Côté terrain, l’équipe, entraînée par le doyen des entraîneurs français, Raymond Domenech (73 ans), pourra compter sur tout son effectif et ses sept internationaux français. De son côté, la formation luxembourgeoise coachée par José Mourinho (62 ans) alignera sa pléiade de stars, et notamment le meneur de jeu tricolore Enzo Zidane, dernier Ballon d’Or.

Autant dire que la tâche s’annonce ardue pour les Lyonnais qui vont, en outre, devoir affronter dans les semaines à venir le grand Manchester United de Sir Eric Cantona et le Real de Madrid, finaliste l’année passée.
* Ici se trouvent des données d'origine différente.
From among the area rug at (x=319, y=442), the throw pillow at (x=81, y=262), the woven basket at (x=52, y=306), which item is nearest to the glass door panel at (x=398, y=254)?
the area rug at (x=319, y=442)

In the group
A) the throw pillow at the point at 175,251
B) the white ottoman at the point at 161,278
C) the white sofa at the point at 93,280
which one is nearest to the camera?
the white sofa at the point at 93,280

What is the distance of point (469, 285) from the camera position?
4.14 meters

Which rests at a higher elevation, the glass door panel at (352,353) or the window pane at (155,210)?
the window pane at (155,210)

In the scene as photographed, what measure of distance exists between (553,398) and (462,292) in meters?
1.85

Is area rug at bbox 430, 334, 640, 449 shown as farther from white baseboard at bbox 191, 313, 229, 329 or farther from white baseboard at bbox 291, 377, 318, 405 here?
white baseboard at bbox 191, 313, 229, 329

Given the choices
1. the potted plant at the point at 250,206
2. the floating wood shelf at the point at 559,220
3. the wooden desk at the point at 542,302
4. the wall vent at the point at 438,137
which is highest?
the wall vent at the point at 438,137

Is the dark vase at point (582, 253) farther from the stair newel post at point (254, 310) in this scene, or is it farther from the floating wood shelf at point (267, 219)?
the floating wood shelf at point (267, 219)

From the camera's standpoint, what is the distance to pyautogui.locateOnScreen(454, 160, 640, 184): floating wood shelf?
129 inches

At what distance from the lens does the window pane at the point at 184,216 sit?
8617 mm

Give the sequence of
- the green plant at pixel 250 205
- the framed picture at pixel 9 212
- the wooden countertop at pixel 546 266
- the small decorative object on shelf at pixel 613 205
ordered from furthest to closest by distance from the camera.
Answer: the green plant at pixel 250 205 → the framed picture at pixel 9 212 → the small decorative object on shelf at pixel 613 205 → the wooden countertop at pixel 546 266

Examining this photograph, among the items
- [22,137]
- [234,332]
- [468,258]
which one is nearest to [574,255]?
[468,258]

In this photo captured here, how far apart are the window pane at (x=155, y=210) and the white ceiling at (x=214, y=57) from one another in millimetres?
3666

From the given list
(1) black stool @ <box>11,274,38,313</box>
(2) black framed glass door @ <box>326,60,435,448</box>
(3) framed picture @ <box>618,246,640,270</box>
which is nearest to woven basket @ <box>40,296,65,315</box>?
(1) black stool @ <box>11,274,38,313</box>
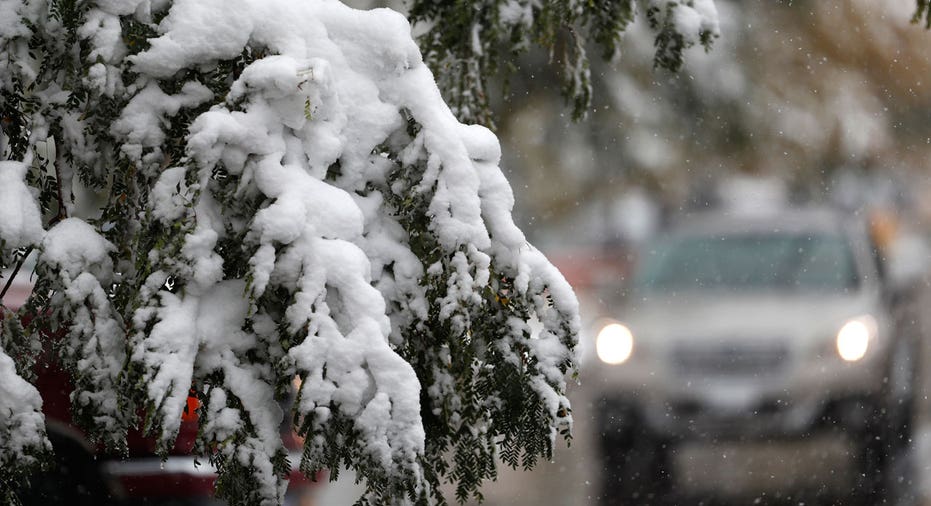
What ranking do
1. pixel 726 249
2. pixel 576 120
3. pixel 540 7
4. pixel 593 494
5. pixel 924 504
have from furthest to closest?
pixel 726 249 → pixel 593 494 → pixel 924 504 → pixel 576 120 → pixel 540 7

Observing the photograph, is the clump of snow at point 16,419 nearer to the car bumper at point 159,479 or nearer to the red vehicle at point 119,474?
the red vehicle at point 119,474

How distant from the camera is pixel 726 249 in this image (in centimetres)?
907

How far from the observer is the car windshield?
803 centimetres

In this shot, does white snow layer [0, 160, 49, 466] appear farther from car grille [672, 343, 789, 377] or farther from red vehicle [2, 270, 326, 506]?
car grille [672, 343, 789, 377]

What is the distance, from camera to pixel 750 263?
8766 mm

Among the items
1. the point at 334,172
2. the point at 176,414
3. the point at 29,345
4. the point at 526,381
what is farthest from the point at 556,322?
the point at 29,345

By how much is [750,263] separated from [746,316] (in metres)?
1.13

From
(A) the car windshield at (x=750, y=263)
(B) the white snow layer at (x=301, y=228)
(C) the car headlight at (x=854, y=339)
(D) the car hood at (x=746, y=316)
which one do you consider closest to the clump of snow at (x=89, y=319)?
(B) the white snow layer at (x=301, y=228)

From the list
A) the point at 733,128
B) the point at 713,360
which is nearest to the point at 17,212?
the point at 713,360

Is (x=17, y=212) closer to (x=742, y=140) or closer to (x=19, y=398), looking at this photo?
(x=19, y=398)

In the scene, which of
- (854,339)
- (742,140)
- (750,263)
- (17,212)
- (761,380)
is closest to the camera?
(17,212)

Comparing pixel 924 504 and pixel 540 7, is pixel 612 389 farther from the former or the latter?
pixel 540 7

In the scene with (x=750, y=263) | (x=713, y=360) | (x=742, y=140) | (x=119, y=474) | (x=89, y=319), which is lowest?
(x=742, y=140)

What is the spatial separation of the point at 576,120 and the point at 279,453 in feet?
7.03
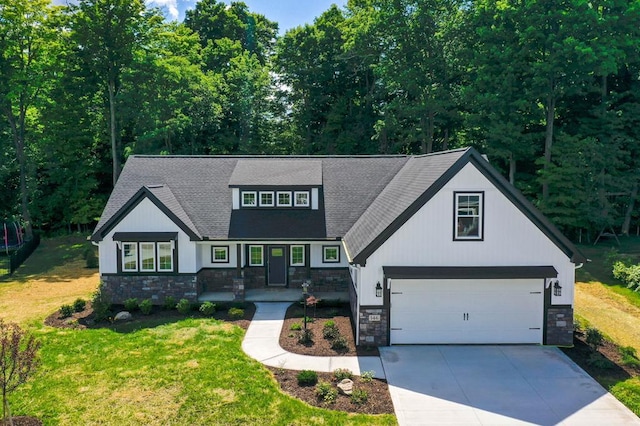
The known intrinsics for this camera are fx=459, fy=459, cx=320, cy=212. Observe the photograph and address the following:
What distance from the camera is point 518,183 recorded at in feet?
104

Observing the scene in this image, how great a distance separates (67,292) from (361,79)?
103ft

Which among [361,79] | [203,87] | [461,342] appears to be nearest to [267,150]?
[203,87]

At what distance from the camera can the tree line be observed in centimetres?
2828

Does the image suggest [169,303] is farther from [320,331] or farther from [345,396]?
[345,396]

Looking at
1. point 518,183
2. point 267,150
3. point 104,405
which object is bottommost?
point 104,405

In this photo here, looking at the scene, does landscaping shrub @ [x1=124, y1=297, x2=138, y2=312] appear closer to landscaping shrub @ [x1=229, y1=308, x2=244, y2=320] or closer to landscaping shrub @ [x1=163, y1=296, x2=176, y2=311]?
landscaping shrub @ [x1=163, y1=296, x2=176, y2=311]

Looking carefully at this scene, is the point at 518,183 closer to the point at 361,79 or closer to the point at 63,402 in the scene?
the point at 361,79

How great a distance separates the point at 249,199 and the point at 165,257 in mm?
4338

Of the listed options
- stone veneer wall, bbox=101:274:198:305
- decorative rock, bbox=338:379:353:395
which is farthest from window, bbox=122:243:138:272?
decorative rock, bbox=338:379:353:395

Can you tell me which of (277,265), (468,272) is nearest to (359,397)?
(468,272)

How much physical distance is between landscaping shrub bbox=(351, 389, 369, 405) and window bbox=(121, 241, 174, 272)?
10.4 meters

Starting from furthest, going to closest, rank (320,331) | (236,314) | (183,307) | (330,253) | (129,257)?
(330,253), (129,257), (183,307), (236,314), (320,331)

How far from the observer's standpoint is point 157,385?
11.3 m

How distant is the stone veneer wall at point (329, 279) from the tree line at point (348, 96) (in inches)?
624
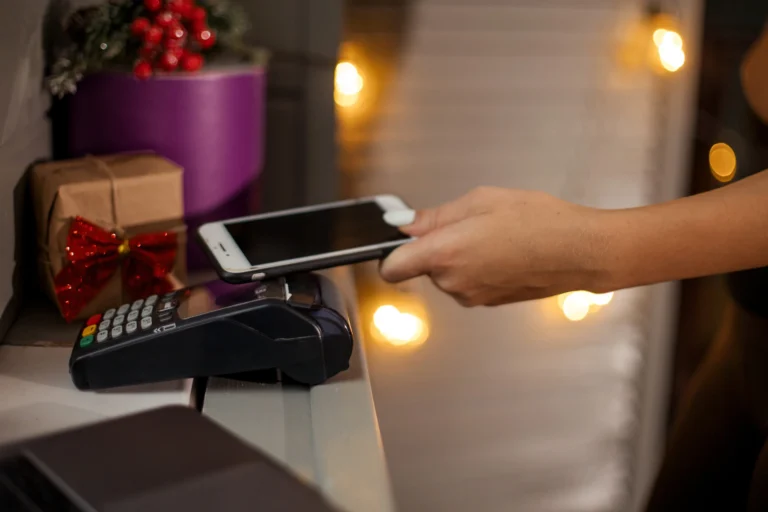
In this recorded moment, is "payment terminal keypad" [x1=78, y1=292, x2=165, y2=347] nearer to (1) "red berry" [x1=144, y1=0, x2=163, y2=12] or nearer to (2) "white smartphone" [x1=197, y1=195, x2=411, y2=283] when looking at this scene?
(2) "white smartphone" [x1=197, y1=195, x2=411, y2=283]

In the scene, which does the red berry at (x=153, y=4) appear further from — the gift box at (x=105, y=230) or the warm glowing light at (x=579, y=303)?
the warm glowing light at (x=579, y=303)

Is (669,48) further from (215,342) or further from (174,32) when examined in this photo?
(215,342)

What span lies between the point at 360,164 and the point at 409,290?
9.7 inches

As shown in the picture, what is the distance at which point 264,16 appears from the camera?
3.10 feet

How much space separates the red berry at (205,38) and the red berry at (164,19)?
3 cm

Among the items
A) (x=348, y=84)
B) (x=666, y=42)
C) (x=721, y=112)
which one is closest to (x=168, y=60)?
(x=348, y=84)

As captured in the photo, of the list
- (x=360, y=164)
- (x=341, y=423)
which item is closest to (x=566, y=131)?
(x=360, y=164)

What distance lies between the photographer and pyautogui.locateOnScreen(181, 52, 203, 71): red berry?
746 millimetres

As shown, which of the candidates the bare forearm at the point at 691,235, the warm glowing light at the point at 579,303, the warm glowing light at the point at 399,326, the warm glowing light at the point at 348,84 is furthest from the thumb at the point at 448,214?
the warm glowing light at the point at 579,303

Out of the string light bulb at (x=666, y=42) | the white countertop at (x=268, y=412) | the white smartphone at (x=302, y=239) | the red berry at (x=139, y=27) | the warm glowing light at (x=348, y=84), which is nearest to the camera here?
the white countertop at (x=268, y=412)

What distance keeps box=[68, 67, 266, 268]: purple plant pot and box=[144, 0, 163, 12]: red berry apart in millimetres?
62

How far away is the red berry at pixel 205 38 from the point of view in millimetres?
766

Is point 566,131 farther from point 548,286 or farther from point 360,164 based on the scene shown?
point 548,286

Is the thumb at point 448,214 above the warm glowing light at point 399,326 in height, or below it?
above
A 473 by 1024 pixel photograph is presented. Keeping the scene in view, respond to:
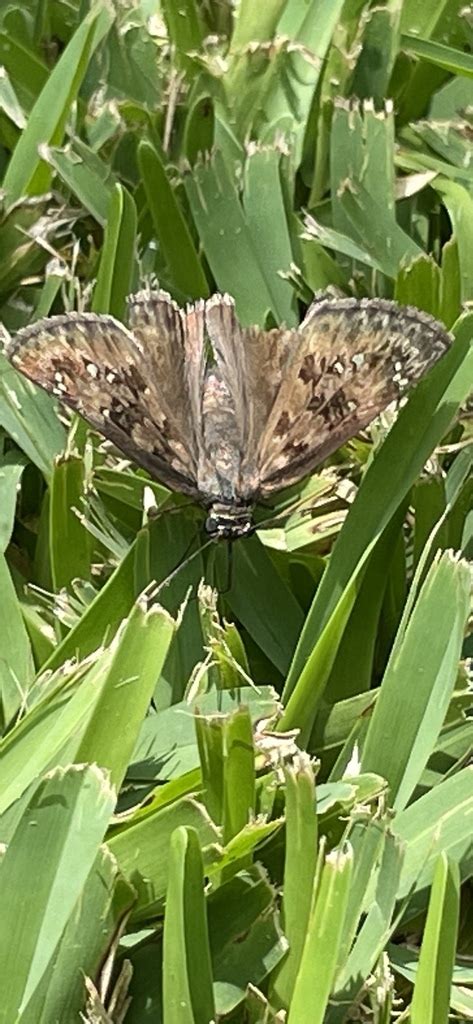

Les Lyonnais auront d’autant plus à cœur de bien figurer dans cette compétition que, comme leur a rappelé leur inamovible président Jean-Michel Aulas (75 ans), l’avenir économique du club en dépend. Seul représentant tricolore dans la compétition, le Olympique Lyonnais a du montrer patte blanche pour faire partie des 32 élus. Un dossier de candidature accepté dans un premier temps avant le grand oral devant les sages de la Mission économique pour le développement du football européen (MEDEF). Avec un budget annoncé de 400 millions d’euros, un actif joueurs (valeur des joueurs en cas de transfert) estimé à plus de 600 millions d’euros et l’engagement d’apporter des recettes publicitaires (à hauteur de 45 millions d’euros pour le premier tour), l’OL a fini de convaincre les 21 membres du MEDEF.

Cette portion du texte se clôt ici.